§ The problem
Restate the complete material exactly.

§ Data lines
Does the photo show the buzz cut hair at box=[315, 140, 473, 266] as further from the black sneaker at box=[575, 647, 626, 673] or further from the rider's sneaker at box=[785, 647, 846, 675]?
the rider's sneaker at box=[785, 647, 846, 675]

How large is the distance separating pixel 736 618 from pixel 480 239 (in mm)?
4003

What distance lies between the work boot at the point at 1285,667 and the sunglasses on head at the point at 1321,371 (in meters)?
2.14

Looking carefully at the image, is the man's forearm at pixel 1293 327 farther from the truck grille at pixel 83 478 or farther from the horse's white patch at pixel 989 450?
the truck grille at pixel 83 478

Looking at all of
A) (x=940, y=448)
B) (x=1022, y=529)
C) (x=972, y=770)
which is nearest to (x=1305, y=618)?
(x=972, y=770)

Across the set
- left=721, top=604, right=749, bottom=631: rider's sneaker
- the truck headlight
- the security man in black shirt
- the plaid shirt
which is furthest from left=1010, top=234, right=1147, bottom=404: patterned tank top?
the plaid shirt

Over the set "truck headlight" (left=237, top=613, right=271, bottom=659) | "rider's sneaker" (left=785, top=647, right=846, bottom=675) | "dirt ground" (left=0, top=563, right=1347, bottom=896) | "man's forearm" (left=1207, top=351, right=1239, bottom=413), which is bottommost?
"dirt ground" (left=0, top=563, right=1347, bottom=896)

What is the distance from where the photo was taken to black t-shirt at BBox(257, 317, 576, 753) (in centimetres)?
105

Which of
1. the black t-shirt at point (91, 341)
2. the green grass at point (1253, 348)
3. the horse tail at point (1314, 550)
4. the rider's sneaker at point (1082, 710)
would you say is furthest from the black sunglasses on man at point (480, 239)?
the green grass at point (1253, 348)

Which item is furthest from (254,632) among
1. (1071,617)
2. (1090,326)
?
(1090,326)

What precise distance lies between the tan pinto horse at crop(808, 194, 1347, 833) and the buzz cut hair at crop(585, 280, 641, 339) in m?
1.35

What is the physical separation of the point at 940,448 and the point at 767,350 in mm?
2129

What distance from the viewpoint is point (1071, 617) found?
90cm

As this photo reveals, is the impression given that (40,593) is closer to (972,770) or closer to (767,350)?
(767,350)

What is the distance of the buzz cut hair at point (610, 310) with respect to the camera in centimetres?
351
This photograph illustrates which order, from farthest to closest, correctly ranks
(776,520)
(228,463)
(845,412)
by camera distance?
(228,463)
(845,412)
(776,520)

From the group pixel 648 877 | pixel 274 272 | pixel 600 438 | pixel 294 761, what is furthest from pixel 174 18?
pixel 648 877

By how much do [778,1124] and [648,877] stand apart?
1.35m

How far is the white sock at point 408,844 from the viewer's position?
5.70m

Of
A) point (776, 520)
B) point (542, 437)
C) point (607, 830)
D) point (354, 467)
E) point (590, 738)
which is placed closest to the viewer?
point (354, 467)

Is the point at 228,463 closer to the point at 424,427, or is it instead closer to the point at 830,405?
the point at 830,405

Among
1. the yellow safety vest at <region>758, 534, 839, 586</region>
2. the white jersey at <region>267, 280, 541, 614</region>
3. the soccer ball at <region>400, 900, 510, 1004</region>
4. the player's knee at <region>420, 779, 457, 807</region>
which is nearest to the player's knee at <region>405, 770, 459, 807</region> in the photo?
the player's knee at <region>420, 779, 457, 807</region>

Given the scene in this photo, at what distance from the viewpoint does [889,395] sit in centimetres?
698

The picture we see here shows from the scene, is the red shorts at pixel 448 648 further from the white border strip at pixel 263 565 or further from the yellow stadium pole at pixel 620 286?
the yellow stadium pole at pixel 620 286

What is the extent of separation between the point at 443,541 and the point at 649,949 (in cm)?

§ Result
Does the photo show the buzz cut hair at box=[315, 140, 473, 266] as further from the black sneaker at box=[575, 647, 626, 673] or further from the rider's sneaker at box=[785, 647, 846, 675]?
the rider's sneaker at box=[785, 647, 846, 675]

How large is the distance separating pixel 736 618 from pixel 480 239 (in mm)?
4003

What distance lies between the work boot at the point at 1285,667 and the sunglasses on head at the point at 1321,371 (in meters)?
2.14

Looking carefully at the image, is the man's forearm at pixel 1293 327 farther from the truck grille at pixel 83 478 or farther from the horse's white patch at pixel 989 450?
the truck grille at pixel 83 478

Looking at all of
A) (x=940, y=448)
B) (x=1022, y=529)
C) (x=972, y=770)
which is nearest to (x=1305, y=618)?
(x=972, y=770)

Across the set
- left=721, top=604, right=749, bottom=631: rider's sneaker
- the truck headlight
- the security man in black shirt
- the plaid shirt
which is furthest from left=1010, top=234, right=1147, bottom=404: patterned tank top?
the plaid shirt

Over the set "truck headlight" (left=237, top=613, right=271, bottom=659) | "rider's sneaker" (left=785, top=647, right=846, bottom=675) | "dirt ground" (left=0, top=563, right=1347, bottom=896) | "man's forearm" (left=1207, top=351, right=1239, bottom=413), which is bottommost?
"dirt ground" (left=0, top=563, right=1347, bottom=896)

What is the distance from where the photo was taken to black t-shirt at BBox(257, 317, 576, 753) (in centimetres)?
105

Which of
1. the black t-shirt at point (91, 341)
2. the green grass at point (1253, 348)
3. the horse tail at point (1314, 550)
4. the rider's sneaker at point (1082, 710)
would you say is furthest from the black sunglasses on man at point (480, 239)?
the green grass at point (1253, 348)

Which item is furthest from (254,632) among
1. (1071,617)
2. (1090,326)
?
(1090,326)

What precise distance lies between the tan pinto horse at crop(808, 194, 1347, 833) and the buzz cut hair at crop(585, 280, 641, 339) in m?
1.35

What is the physical separation of the point at 940,448 and the point at 767,350 in mm?
2129

What distance from the viewpoint is point (1071, 617) found?
90cm

As this photo reveals, is the impression given that (40,593) is closer to (972,770) or closer to (767,350)?
(767,350)

What is the distance of the buzz cut hair at point (610, 310) with respect to the camera in centimetres?
351
This photograph illustrates which order, from farthest to closest, correctly ranks
(776,520)
(228,463)
(845,412)
by camera distance?
(228,463)
(845,412)
(776,520)

From the group pixel 648 877 | pixel 274 272 | pixel 600 438 | pixel 294 761, what is furthest from pixel 174 18?
pixel 648 877

By how much do [778,1124] and [648,877] stand apart?
1.35m

How far is the white sock at point 408,844 from the viewer's position?
5.70m

Of
A) point (776, 520)
B) point (542, 437)
C) point (607, 830)
D) point (354, 467)
E) point (590, 738)
which is placed closest to the viewer?
point (354, 467)

Is the point at 228,463 closer to the point at 424,427, or is it instead closer to the point at 830,405?
the point at 830,405

Among
1. the yellow safety vest at <region>758, 534, 839, 586</region>
2. the white jersey at <region>267, 280, 541, 614</region>
3. the soccer ball at <region>400, 900, 510, 1004</region>
4. the player's knee at <region>420, 779, 457, 807</region>
which is nearest to the player's knee at <region>405, 770, 459, 807</region> in the photo?
the player's knee at <region>420, 779, 457, 807</region>

Given the scene in this photo, at what distance from the viewpoint does [889,395] sit in centimetres?
698

The picture we see here shows from the scene, is the red shorts at pixel 448 648 further from the white border strip at pixel 263 565 or further from the yellow stadium pole at pixel 620 286?
the yellow stadium pole at pixel 620 286

What is the extent of separation between the point at 443,541 and the point at 649,949 (in cm)?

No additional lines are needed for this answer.